Rubio’s visit underscores the importance of the US-India partnership. Whether his words will translate into sustained and concrete commitments remains to be seen
Diplomacy is the deliberate act of rebuilding trust. That is precisely what Marco Rubio’s four-day visit to India, which began on May 23, represents: an urgent and necessary mission to stabilise Indo-US relations that have gone through a difficult phase, as the Trump administration indulged in a series of actions that damaged the relationship, to say the least.
When a senior American diplomat arrives in India carrying a White House dinner invitation in one hand and an energy sales pitch in the other, the message is difficult to misread. Secretary of State Marco Rubio’s four-day visit to India this week - covering Kolkata, Agra, Jaipur, and New Delhi - is, at its core, a damage-control exercise dressed up as strategic engagement. Washington needs New Delhi more than the optics suggest, and both sides are aware of it.

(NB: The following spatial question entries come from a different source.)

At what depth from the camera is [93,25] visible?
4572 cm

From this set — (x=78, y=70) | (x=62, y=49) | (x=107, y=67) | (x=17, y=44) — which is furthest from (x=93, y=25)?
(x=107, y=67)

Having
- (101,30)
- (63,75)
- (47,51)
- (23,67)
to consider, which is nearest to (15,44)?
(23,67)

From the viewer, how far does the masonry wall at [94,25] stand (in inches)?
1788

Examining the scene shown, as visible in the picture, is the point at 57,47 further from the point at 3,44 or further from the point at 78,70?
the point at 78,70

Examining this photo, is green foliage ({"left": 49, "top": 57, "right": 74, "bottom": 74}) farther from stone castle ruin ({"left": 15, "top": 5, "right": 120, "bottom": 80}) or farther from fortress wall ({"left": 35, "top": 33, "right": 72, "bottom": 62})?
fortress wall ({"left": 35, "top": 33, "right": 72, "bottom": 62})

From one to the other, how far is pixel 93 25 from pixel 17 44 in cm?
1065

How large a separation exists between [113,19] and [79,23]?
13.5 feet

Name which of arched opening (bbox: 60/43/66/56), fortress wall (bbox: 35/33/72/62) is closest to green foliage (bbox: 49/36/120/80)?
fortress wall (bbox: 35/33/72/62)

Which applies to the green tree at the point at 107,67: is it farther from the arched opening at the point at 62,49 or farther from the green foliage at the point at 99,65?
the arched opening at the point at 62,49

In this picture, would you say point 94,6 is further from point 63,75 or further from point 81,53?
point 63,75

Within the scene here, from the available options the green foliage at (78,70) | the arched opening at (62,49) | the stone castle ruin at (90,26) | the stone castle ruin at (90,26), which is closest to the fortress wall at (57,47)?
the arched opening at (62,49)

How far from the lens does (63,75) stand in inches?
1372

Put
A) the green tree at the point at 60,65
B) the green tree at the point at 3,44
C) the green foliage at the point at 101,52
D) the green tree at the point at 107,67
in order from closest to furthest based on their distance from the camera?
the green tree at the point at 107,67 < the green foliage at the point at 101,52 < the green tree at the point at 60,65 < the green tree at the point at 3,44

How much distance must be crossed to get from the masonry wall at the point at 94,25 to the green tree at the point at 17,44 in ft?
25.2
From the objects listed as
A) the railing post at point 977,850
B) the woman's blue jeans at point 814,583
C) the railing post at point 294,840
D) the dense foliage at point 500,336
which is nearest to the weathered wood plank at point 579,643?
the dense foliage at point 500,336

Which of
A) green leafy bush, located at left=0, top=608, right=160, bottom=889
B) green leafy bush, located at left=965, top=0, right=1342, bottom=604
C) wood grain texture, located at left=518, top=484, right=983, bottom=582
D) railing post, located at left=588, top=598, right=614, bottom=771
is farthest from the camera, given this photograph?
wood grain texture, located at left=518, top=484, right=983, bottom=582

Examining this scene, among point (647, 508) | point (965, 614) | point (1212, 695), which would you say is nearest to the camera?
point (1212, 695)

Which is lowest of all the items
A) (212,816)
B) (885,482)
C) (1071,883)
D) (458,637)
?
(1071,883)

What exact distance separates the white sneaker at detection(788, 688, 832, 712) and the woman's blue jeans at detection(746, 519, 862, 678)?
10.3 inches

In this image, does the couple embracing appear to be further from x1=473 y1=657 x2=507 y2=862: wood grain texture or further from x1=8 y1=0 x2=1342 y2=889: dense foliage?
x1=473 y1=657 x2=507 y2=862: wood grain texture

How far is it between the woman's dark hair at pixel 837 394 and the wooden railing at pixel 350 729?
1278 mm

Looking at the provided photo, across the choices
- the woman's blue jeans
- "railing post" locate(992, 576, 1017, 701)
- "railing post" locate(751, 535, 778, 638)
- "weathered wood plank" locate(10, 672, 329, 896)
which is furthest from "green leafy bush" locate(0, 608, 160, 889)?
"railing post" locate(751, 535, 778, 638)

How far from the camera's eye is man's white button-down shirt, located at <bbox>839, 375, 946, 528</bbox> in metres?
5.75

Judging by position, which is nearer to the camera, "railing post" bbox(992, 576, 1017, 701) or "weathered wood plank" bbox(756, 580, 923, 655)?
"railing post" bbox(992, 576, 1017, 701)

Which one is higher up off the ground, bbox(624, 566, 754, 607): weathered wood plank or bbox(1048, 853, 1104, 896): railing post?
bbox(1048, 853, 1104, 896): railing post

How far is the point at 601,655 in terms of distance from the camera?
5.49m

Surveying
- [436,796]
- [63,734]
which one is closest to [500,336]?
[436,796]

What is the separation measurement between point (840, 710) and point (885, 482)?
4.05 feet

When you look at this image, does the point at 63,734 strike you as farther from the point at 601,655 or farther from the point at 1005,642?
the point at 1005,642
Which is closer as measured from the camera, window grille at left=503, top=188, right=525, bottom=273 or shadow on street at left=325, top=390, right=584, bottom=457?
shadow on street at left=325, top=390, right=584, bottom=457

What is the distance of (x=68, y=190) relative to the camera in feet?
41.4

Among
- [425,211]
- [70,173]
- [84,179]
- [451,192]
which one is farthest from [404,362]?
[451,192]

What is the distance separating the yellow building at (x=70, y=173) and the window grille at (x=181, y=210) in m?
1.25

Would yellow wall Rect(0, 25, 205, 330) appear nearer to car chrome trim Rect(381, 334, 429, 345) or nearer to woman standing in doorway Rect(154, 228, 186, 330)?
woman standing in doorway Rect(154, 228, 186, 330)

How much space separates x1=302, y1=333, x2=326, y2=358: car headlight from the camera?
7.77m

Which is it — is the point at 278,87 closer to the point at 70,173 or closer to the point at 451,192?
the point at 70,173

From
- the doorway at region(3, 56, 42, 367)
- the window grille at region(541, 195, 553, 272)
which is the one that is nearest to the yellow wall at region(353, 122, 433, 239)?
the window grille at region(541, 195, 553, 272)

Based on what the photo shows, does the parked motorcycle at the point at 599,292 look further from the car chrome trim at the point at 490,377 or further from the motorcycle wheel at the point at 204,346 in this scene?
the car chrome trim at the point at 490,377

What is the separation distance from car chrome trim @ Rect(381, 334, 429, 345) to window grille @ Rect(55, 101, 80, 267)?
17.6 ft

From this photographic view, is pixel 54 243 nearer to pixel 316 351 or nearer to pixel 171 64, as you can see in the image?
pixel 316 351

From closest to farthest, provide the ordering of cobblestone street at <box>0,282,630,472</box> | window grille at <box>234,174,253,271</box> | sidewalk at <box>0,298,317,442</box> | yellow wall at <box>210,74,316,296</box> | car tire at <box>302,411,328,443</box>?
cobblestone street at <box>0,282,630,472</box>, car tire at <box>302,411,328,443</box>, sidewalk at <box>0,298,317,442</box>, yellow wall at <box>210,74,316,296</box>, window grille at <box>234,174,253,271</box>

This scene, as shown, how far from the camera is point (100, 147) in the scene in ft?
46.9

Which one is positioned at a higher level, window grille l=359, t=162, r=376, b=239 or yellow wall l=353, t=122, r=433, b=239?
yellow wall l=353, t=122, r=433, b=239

The agenda was, on paper, straightforward. Rubio was expected to discuss energy security, trade, and defence cooperation with senior Indian officials. Underlying all of it, however, was the more difficult task of rebuilding trust. Relations between the two countries have entered one of their most difficult phases in over two decades, strained by punitive tariffs and disagreements involving Pakistan, Russia, China, and regional security policy.
The immediate causes of that deficit are well known. Donald Trump imposed 50 per cent tariffs on India - ostensibly because of its purchase of Russian oil and arms. Then came the India-Pakistan military confrontation, after which Pakistan adopted a position opposite to India’s, praising Trump’s role in ensuring the ceasefire and even nominating him for the Nobel Peace Prize. The optics of Rubio’s visit were, therefore, carefully curated. Beginning in Kolkata with a visit to the Missionaries of Charity - Mother Teresa’s organisation - before proceeding to the architectural grandeur of Agra and Jaipur, and finally meeting Narendra Modi in New Delhi, conveyed a message of warmth and civilisational respect. The White House invitation delivered through Rubio to Modi added a further personal touch.
On substance, energy was the centrepiece. Rubio pressed the case for American energy exports, telling Modi that US supplies could help diversify India’s energy mix - a pointed nudge away from Russian oil, framed diplomatically as diversification rather than pressure. The two sides also deliberated on the West Asia crisis and its economic implications, particularly on energy supplies, with India being especially affected by the effective closure of the Strait of Hormuz.
Strategically, the Quad ministerial meeting on May 26 gave the visit its institutional anchor. Rubio’s meeting with Quad leaders will be viewed as a sign of the United States reaffirming its commitment to the Indo-Pacific region - and as a reminder to Beijing that Washington’s apparent pivot towards Pakistan has not come at India’s expense, even if New Delhi remains unconvinced.
The fundamentals of the US-India relationship remain intact. But goodwill is not an inexhaustible resource. Rubio’s visit was a beginning, not a settlement.